- **GIVEN TEXT**

=-=-=

I was vaguely aggravated about being pregnant in the first place and definitely not thrilled about giving birth, given the pain factor. In this middle of everything, I woke up briefly and then fell back asleep, at which point, thankfully, the baby was already born. Turns out I had a girl and named her Carolina** Rose. Remarkably, or perhaps not, there was no father featured in the dream and my foremost concern was getting back to work. At no point did I even ever see the baby, in fact.

In related news, and in the spirit of always trying to share TMI, my cycle has been really off due to a six week stint on the Pill shortly before leaving for China and during my time there in hopes of pushing back my period until my return to California. It worked up until a couple of days before we left Beijing, but then my body was all fucked up from the hormones. I was about a week late this month and had a lovely two weeks of PMS action without ever hitting the M part of that acronym. Normally that wouldn't be a huge deal, except since I've actually gotten some action lately***, I was stressed out that maybe I wasn't just late but LATE.

I went so far as to take a pregnancy test last night (only one line, whew!) but I was still worried because I'm crazy. Thus my mind conjured the insane dreams last night which once again proved that even in my subconscious, I'm unfit for motherhood.

* Or would be, if I ever intended to get pregnant.

** Pronounced as in Carolina Herrera, not South Carolina.

=-=-=

- **REQUIRED ACTION A**
Please transcribe the blog post about the pregnancy dream, starting at "In related news, and" and ending at "unfit for motherhood.".
- **REQUIRED ACTION B**
Write the next part of the blog post about the pregnancy dream, picking up after its last line.

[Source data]
=-=-=

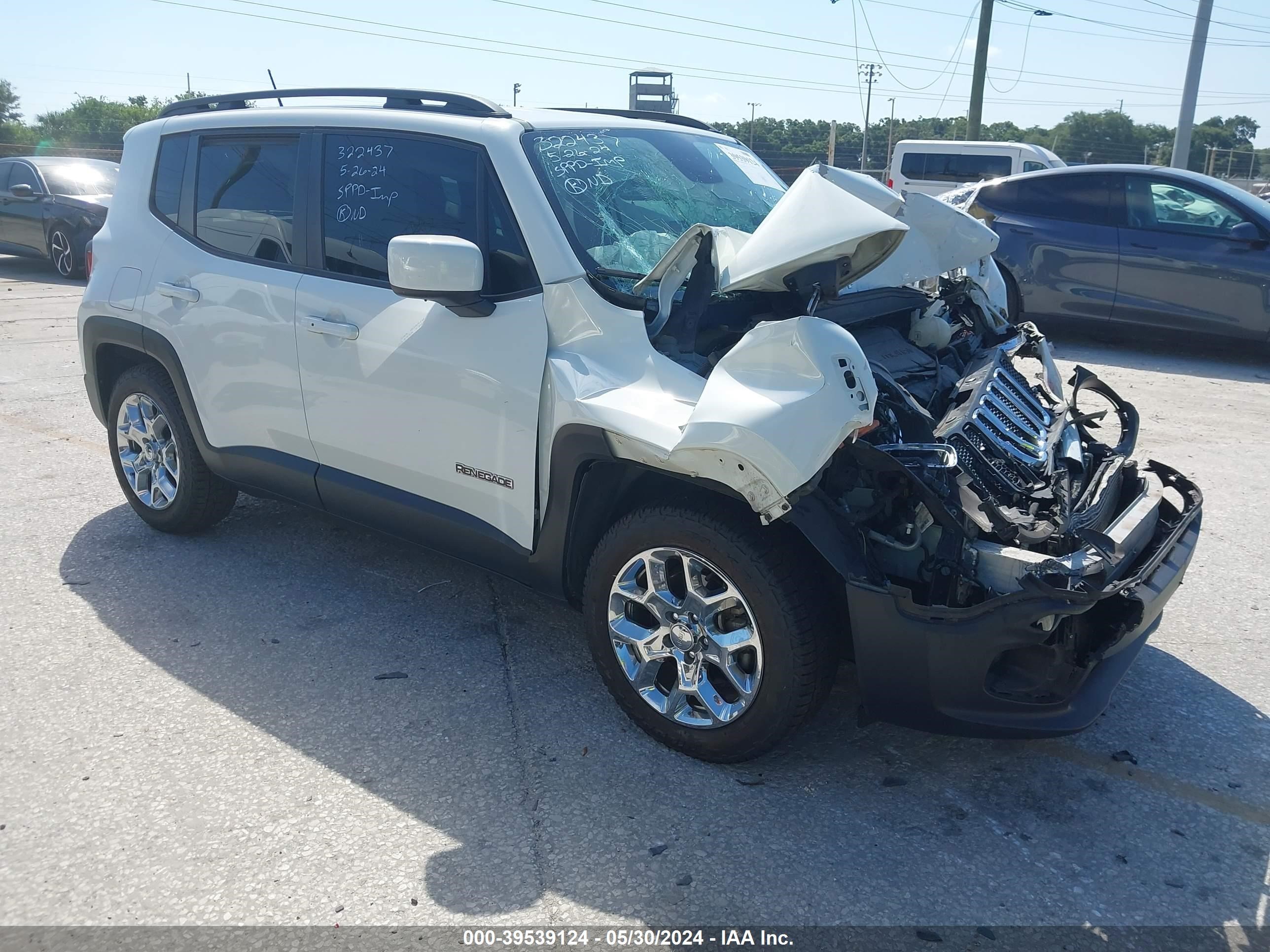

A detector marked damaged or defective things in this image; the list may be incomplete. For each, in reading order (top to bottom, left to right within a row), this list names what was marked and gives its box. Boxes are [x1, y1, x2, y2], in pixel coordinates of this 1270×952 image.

shattered windshield [517, 128, 785, 290]
crumpled hood [635, 161, 911, 302]
severe front-end damage [540, 155, 1199, 737]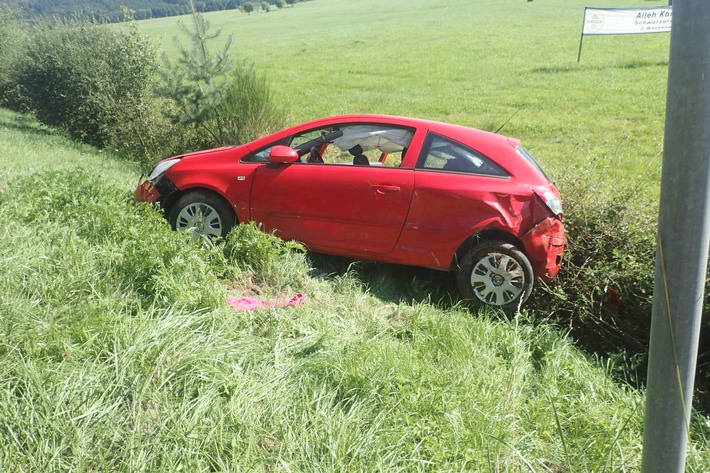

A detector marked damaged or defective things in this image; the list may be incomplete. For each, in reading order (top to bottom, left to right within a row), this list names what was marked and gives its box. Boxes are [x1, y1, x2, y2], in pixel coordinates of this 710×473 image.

damaged red car [136, 112, 564, 308]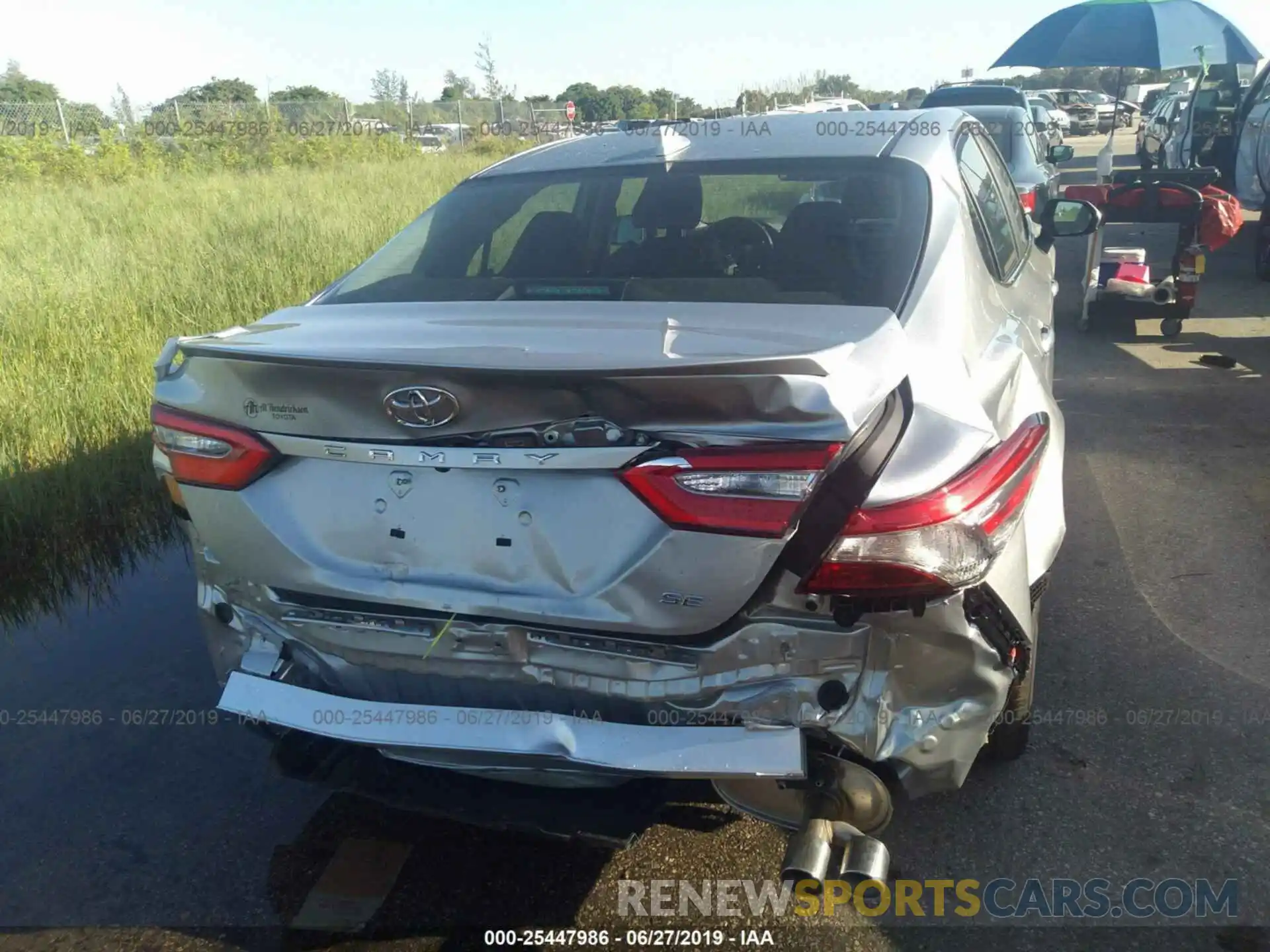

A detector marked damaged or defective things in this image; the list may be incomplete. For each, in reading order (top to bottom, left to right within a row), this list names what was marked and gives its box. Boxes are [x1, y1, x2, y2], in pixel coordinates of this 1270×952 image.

broken taillight [149, 403, 279, 492]
broken taillight [617, 446, 843, 540]
broken taillight [802, 416, 1051, 599]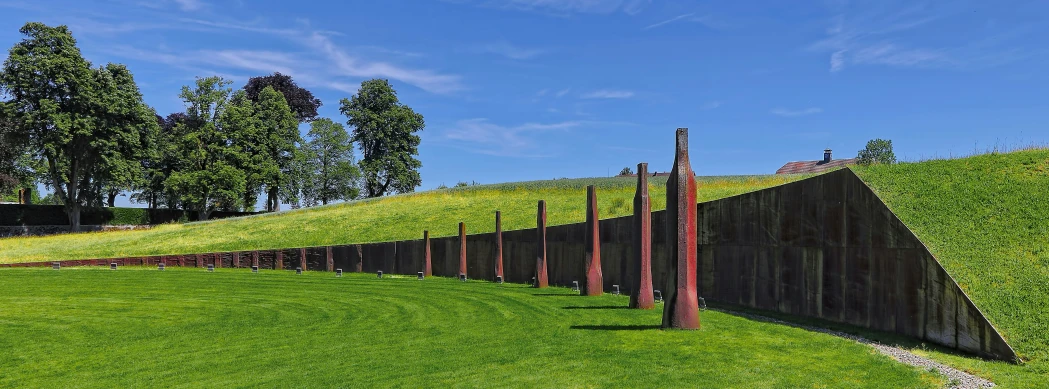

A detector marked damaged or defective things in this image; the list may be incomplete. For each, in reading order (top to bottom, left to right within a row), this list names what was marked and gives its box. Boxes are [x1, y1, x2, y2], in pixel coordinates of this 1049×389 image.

tall rusty pole [532, 202, 548, 286]
tall rusty pole [584, 185, 600, 294]
tall rusty pole [632, 161, 656, 310]
tall rusty pole [660, 129, 700, 328]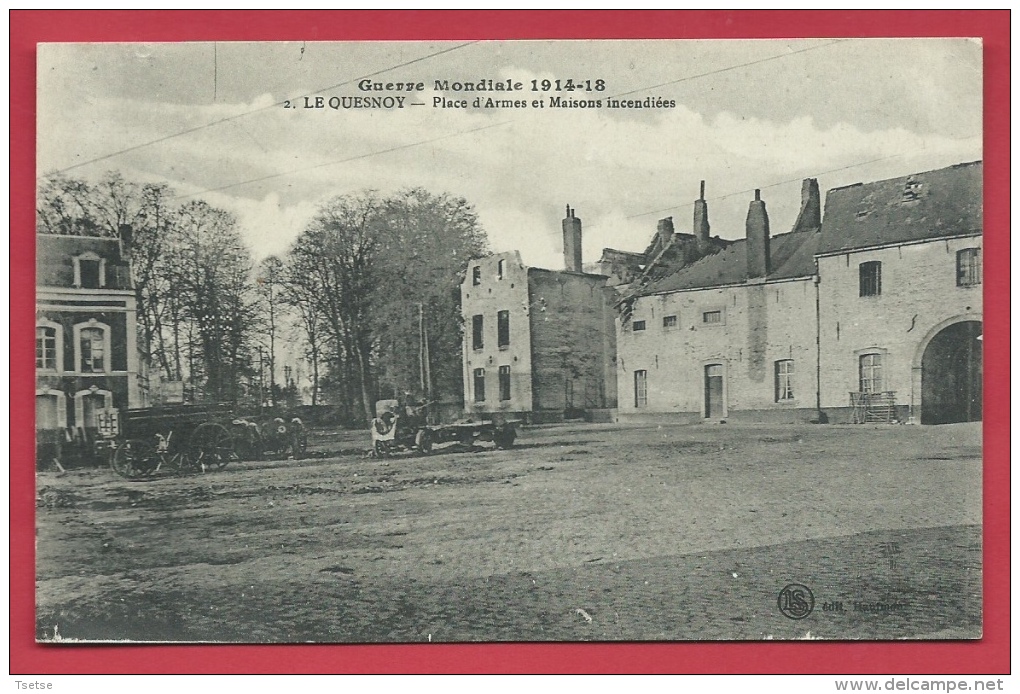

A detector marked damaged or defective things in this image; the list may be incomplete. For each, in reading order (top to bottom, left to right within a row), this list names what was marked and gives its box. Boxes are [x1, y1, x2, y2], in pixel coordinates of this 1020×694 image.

damaged roof [820, 160, 979, 255]
damaged roof [636, 226, 820, 293]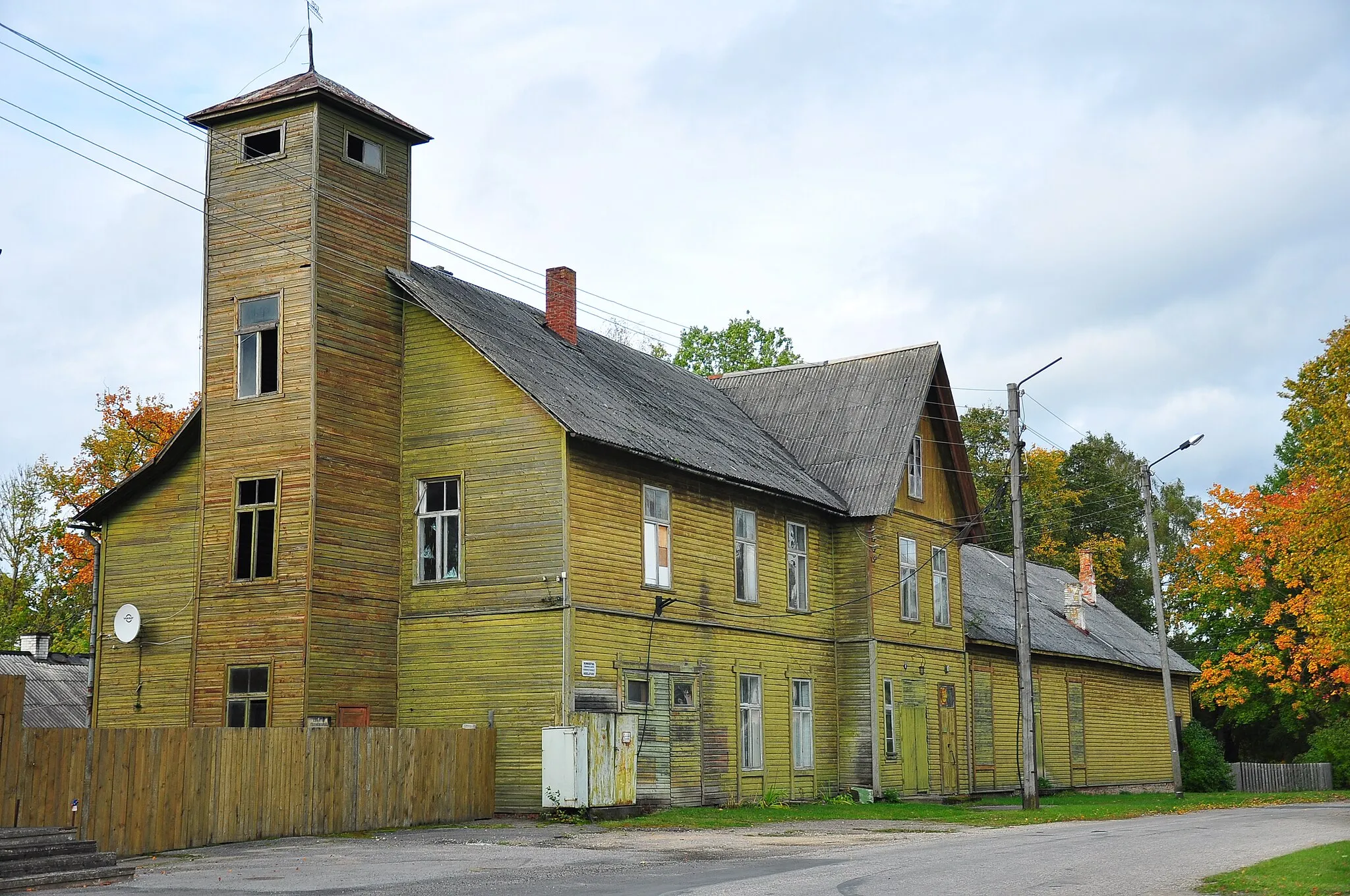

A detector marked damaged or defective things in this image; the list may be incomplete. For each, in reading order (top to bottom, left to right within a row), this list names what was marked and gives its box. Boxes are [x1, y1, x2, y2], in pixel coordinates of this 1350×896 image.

broken window [241, 126, 283, 161]
broken window [345, 131, 382, 171]
broken window [236, 295, 278, 398]
broken window [912, 432, 923, 501]
broken window [235, 477, 277, 580]
broken window [414, 480, 461, 585]
broken window [638, 490, 670, 588]
broken window [733, 511, 754, 601]
broken window [786, 522, 807, 611]
broken window [902, 540, 923, 622]
broken window [933, 543, 954, 627]
broken window [227, 664, 269, 727]
broken window [738, 672, 759, 770]
broken window [791, 680, 812, 770]
broken window [886, 675, 896, 759]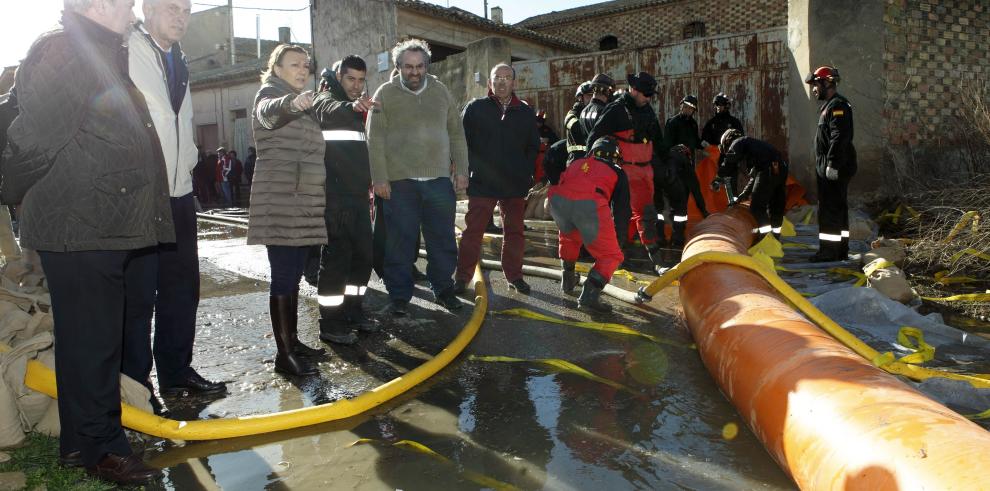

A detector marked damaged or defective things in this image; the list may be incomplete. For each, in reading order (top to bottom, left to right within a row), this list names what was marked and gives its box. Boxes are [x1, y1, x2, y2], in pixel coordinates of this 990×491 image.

rusty metal gate [520, 27, 792, 159]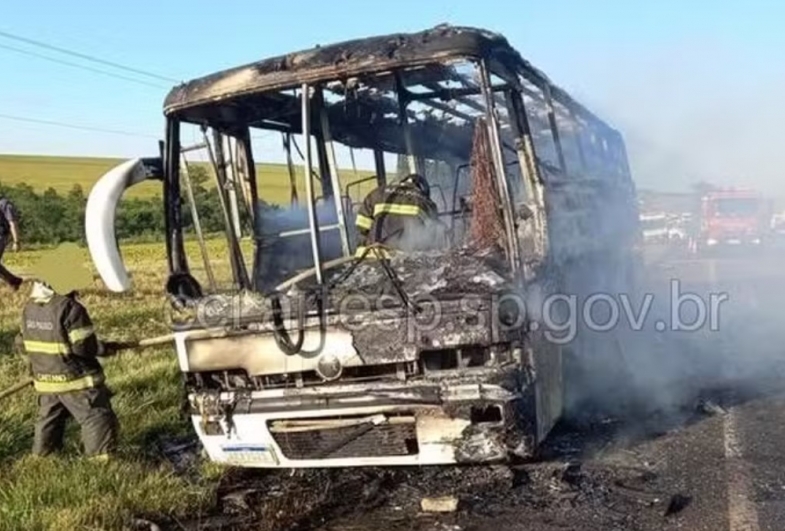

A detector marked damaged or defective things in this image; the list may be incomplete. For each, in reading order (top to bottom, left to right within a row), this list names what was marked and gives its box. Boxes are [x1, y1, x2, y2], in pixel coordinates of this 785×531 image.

=-=-=

- **EXERCISE RESPONSE A**
In related news, and in the spirit of always trying to share TMI, my cycle has been really off due to a six week stint on the Pill shortly before leaving for China and during my time there in hopes of pushing back my period until my return to California. It worked up until a couple of days before we left Beijing, but then my body was all fucked up from the hormones. I was about a week late this month and had a lovely two weeks of PMS action without ever hitting the M part of that acronym. Normally that wouldn't be a huge deal, except since I've actually gotten some action lately***, I was stressed out that maybe I wasn't just late but LATE.

I went so far as to take a pregnancy test last night (only one line, whew!) but I was still worried because I'm crazy. Thus my mind conjured the insane dreams last night which once again proved that even in my subconscious, I'm unfit for motherhood.

- **EXERCISE RESPONSE B**
*** Always use a condom, boys and girls. I do! And yet I'm still terrified of getting pregnant because I'm Catholic and I know God wants to punish me for having pre-marital sex.

Tuesday, March 10, 2009

Oh, Barry!

I had a somewhat, *ahem*, romantical dream about Barack Obama last night. Unfortunately, one minute Barry and I were alone, about to make some real progress on the important and pressing issue of nudity in my bedroom, and the next minute three other people appeared and were all up in our business about what we were doing. Thus, he never got to use his signing pen, if you catch my drift.

And then I woke up! I really need to work harder at learning to lucid dream.

Friday, March 6, 2009

Miss Lonelypants

A friend recently told me about a dating site she's using that she likes. According to her, it's free and filled with attractive people. (I'd tell you the name of the site, but she made me promise under penalty of death that I wouldn't share it and lessen our chances with the available men.)

At any rate, feeling sexually frustrated (my version of lonely), I decided to sign up yesterday. I saw a couple of interesting profiles and had a few emails by the time I came home today. While I was online checking my messages, I was asked to chat by two different guys, one right after the other.

Wow, I'm popular!

Right.

Sure.

I got hung up on both times. TWICE. IN A ROW. By men who initiated contact with me.

Granted, the first one wasn't really a "man", given that he was only 19. Okay, I admit, I shouldn't have agreed to talk to him in the first place! But he was hot and he said he liked older women, and, shamefully, I kind of wanted to make fun of him. (I'm horny AND cruel.) He disconnected on me after I responded to his greeting with "Aren't you a little young for this?" I didn't even get to ask if he was just going after older women so they could buy him booze! Honestly, I think he was lying about his age anyways. He was easily 20.

The second dude was older and kind of cute, but halfway through our conversation he had already made a reference to being nude (uh, gross)...still, I stuck around and tried to ignore the comment. Then he started an anti-Obama rant, blaming the state of the economy on a man who's been president for less than two months.

And yet HE is the one who hung up on ME.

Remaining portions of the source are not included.